Можно по-разному читать теперь то, что Ольга Леонардовна писала когда-то по разным поводам о своих товарищах по сцене. Можно увидеть в этих {232} кратких заметках только глубоко прочувствованные эскизы к «театральным портретам». Но из-за этих портретов встает еще один — самой Ольги Леонардовны, — и ясно видится тот театр, который близок ее душе. Это театр той глубочайшей и дерзновенной, ничего не боящейся и неподкупной, всеисчерпывающей простоты, которая доступна, по ее убеждению, только русскому искусству. Это та простота, которая позволяла Лилиной в инсценировке «Бесов» Достоевского добираться «до невероятной глубины человеческой психики, до какой-то жути», а Станиславскому — привлекать все сердца, все думы к своему изнутри озаренному Астрову даже посреди унылого безвременья; это «чудо неповторимое» качаловского Лица от автора в «Воскресении» и все «волшебное обаяние» его артистической личности; это умение Москвина, что бы он ни делал на сцене, заставлять жизнь «звенеть всеми звонами». Страстность в работе над образом, способность добираться до самого дна человеческой души, «зоркий, острый, безжалостный глаз» — все это входило в ее идеал Театра. Она хотела, чтобы искусство актера питалось «радостным восприятием жизни, несмотря ни на что», и это было у нее самой в крови. Она любила Хмелева за огромный его талант, но еще и за то, что «для него важны и дороги в театре не только его роли, как бы замечательно он их ни играл, а что-то большее, что движет вперед весь театр и не дает почить на лаврах».

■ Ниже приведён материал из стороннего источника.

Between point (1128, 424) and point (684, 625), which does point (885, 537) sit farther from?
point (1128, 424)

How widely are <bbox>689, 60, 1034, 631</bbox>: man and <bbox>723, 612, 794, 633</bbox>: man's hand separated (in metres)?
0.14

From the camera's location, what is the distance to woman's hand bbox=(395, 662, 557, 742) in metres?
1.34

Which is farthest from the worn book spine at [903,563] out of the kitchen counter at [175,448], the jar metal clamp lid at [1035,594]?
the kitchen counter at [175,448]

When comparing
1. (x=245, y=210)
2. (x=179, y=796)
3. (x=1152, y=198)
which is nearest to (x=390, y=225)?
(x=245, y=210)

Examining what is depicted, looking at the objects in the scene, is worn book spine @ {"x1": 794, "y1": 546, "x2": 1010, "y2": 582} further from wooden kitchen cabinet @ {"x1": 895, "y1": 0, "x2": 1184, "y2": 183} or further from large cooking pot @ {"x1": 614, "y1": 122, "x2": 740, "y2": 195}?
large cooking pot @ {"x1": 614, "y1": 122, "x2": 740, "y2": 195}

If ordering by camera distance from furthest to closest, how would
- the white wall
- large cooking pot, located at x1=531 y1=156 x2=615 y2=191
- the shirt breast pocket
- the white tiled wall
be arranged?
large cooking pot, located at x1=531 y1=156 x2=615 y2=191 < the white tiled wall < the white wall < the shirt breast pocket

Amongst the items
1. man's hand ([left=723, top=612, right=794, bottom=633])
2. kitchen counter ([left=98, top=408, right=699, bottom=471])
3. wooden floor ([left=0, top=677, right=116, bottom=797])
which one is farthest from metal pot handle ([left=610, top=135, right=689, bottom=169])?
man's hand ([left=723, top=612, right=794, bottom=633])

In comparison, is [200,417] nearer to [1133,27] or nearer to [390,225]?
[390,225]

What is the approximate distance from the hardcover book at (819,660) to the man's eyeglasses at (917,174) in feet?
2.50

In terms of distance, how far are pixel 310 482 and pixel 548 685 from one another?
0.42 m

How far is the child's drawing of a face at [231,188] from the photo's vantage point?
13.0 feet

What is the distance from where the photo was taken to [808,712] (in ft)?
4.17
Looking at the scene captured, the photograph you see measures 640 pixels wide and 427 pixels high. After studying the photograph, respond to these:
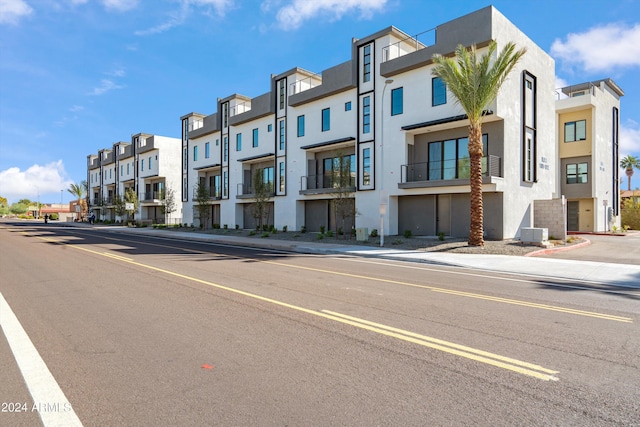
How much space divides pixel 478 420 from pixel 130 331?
188 inches

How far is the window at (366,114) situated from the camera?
26.4 meters

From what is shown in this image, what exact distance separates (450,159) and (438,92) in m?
4.01

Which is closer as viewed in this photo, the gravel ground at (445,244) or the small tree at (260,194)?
the gravel ground at (445,244)

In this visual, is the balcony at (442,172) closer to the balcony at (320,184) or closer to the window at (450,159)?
the window at (450,159)

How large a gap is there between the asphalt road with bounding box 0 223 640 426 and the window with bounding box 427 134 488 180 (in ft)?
45.2

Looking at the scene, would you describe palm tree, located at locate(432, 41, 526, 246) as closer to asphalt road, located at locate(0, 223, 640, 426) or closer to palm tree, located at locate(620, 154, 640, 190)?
asphalt road, located at locate(0, 223, 640, 426)

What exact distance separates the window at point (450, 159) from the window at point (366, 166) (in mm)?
3997

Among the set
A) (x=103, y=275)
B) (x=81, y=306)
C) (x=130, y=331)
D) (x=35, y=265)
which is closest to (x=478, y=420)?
Answer: (x=130, y=331)

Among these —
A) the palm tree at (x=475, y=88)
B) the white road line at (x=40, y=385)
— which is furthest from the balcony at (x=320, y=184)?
the white road line at (x=40, y=385)

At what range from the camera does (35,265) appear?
1300 cm

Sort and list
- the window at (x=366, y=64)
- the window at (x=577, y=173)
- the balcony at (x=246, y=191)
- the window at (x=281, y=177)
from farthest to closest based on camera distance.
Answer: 1. the balcony at (x=246, y=191)
2. the window at (x=281, y=177)
3. the window at (x=577, y=173)
4. the window at (x=366, y=64)

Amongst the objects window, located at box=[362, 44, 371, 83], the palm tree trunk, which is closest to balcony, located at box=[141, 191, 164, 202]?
window, located at box=[362, 44, 371, 83]

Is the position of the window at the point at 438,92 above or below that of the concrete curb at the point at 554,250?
above

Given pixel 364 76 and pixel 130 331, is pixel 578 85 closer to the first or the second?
pixel 364 76
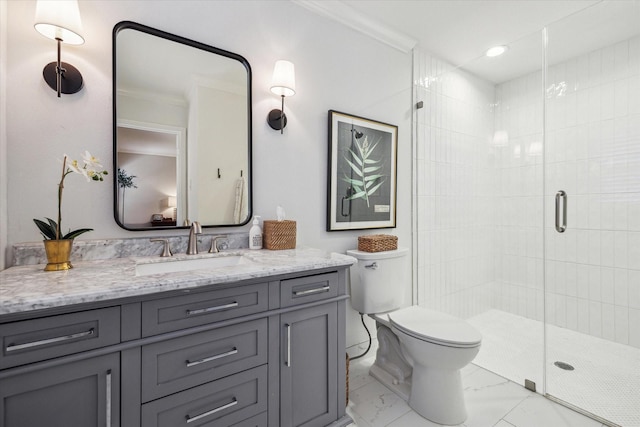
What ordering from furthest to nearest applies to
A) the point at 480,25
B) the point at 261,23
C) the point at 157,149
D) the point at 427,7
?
the point at 480,25 → the point at 427,7 → the point at 261,23 → the point at 157,149

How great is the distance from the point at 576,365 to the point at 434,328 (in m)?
1.23

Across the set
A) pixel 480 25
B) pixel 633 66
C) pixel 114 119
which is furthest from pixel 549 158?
pixel 114 119

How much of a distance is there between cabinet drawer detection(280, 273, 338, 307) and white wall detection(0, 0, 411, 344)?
59cm

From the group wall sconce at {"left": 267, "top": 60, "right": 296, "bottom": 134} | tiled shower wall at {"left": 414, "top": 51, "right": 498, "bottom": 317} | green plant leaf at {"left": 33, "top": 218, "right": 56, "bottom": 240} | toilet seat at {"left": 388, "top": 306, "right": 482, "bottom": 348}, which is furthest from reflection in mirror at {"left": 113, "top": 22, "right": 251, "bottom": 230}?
tiled shower wall at {"left": 414, "top": 51, "right": 498, "bottom": 317}

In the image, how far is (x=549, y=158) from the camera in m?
2.04

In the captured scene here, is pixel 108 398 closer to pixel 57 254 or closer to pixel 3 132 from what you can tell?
pixel 57 254

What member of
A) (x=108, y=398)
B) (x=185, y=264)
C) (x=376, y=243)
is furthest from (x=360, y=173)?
(x=108, y=398)

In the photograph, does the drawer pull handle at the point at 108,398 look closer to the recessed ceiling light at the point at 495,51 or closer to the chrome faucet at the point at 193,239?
the chrome faucet at the point at 193,239

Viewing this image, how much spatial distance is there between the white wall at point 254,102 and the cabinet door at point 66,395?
0.66 m

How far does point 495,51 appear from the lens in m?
2.40

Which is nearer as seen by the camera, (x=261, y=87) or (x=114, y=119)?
(x=114, y=119)

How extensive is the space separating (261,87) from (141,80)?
628 mm

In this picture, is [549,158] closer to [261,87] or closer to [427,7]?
[427,7]

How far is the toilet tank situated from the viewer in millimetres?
1935
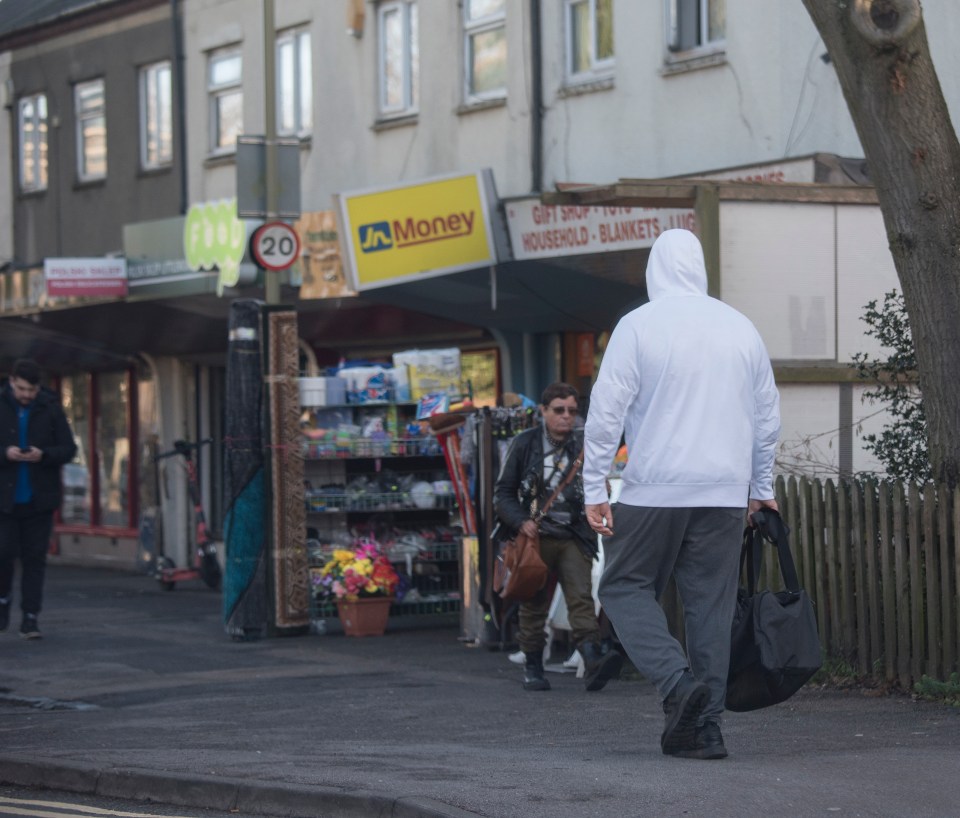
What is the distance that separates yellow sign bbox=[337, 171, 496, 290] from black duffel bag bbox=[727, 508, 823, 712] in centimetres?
852

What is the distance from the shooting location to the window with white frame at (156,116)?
22.3m

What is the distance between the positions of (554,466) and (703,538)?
3280 mm

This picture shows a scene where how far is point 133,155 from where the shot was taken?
22734 millimetres

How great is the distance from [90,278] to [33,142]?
5505 millimetres

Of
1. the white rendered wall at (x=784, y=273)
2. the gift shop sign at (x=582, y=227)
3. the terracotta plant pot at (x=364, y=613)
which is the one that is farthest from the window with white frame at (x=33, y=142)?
the white rendered wall at (x=784, y=273)

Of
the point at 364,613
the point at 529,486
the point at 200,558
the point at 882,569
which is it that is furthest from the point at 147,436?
the point at 882,569

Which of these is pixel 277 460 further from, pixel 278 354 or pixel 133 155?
pixel 133 155

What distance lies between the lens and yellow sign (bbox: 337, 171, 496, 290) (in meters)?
15.4

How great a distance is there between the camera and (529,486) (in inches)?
402

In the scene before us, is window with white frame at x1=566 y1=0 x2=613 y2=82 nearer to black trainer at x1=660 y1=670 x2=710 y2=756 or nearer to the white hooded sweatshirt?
the white hooded sweatshirt

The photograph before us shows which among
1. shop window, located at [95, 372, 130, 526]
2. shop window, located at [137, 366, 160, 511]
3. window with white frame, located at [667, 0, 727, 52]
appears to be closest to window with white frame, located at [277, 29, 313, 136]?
shop window, located at [137, 366, 160, 511]

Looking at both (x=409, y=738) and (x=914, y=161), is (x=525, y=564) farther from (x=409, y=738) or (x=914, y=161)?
(x=914, y=161)

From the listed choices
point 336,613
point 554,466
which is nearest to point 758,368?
point 554,466

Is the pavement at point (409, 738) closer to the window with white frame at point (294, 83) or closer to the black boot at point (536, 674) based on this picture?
the black boot at point (536, 674)
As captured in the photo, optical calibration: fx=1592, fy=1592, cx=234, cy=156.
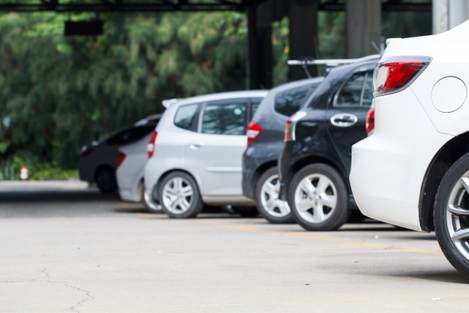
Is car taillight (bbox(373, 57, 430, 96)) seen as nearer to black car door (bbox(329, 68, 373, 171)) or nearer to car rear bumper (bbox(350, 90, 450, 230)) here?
car rear bumper (bbox(350, 90, 450, 230))

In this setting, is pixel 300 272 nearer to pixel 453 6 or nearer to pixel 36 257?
pixel 36 257

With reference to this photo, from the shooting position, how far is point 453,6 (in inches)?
728

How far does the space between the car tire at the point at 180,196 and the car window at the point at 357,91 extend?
4.65 metres

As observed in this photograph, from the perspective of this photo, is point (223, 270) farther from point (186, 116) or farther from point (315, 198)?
point (186, 116)

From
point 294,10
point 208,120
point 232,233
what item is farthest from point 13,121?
point 232,233

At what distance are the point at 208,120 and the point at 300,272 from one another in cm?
995

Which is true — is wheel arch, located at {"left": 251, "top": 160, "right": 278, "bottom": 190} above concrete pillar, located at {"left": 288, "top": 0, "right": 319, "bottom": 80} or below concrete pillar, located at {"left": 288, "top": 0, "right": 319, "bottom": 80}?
below

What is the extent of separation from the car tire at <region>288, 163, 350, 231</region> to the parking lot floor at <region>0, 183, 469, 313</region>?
209 mm

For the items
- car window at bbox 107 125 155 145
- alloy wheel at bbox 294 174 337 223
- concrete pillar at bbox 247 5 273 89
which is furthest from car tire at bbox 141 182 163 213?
concrete pillar at bbox 247 5 273 89

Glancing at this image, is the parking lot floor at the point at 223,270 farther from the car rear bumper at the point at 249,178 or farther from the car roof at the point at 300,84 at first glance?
the car roof at the point at 300,84

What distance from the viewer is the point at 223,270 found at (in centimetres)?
1080

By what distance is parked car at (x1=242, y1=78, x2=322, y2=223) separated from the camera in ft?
Answer: 59.2


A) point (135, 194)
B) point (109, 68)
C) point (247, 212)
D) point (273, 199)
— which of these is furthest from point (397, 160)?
point (109, 68)

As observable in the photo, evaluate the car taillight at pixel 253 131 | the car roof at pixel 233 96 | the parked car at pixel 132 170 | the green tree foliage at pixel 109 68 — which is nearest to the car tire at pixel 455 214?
the car taillight at pixel 253 131
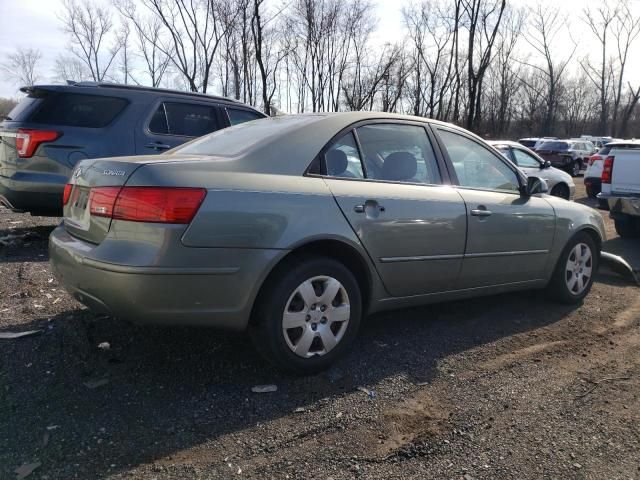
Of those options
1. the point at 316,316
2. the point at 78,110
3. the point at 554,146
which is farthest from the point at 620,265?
the point at 554,146

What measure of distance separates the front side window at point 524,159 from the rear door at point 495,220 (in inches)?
287

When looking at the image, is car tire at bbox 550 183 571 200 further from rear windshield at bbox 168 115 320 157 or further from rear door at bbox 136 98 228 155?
rear windshield at bbox 168 115 320 157

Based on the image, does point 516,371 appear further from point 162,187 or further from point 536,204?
point 162,187

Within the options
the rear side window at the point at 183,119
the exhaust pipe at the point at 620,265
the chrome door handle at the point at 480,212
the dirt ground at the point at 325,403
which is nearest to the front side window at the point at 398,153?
the chrome door handle at the point at 480,212

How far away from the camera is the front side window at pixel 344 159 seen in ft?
11.3

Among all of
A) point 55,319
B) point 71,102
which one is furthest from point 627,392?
point 71,102

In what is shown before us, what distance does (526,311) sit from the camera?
191 inches

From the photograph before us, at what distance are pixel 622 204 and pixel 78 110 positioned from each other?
23.9ft

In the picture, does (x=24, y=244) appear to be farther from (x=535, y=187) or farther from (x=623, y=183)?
(x=623, y=183)

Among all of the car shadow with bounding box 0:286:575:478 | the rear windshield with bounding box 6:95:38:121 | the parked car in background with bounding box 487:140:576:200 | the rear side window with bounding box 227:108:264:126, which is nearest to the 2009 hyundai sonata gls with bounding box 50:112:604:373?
the car shadow with bounding box 0:286:575:478

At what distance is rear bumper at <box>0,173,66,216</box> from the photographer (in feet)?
19.5

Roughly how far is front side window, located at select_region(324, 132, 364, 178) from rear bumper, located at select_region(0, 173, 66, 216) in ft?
12.4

Кому-то могло показаться излишним повторение одного и того же, постоянное возвращение Ольги Леонардовны — и в разговорах, и в письмах, и в воспоминаниях — к истокам Художественного театра, к его первой заре, к тому, как впервые появилась на занавесе летящая чайка — «символ беспокойного духа исканий в творчестве». Но разве можно сейчас не понять, не расслышать, зачет ей все это было нужно? Говоря об истоках, о начале, о заре, она ведь говорила с нами о сущности Художественного театра, о духовном единстве и жертвенной полноте самоотдачи, составляющих эту сущность исконно и безоговорочно. Вот, например, что она писала в конце одного из своих обращений к театру 50‑х годов: «Мне только хотелось этим воспоминанием о первых наших шагах в искусстве {233} передать вам, дорогие мои товарищи, частицу моей горячей любви к нашему Театру, мое волнение за него и думу о его будущем. Пусть не ослабнет взмах крыльев нашей чайки, не прекратится беспокойный и смелый ее полет. Пусть никогда не исчезнет из жизни моего любимого Театра дух творческого волнения и крепкого единства, с которым мы когда-то начинали его строить».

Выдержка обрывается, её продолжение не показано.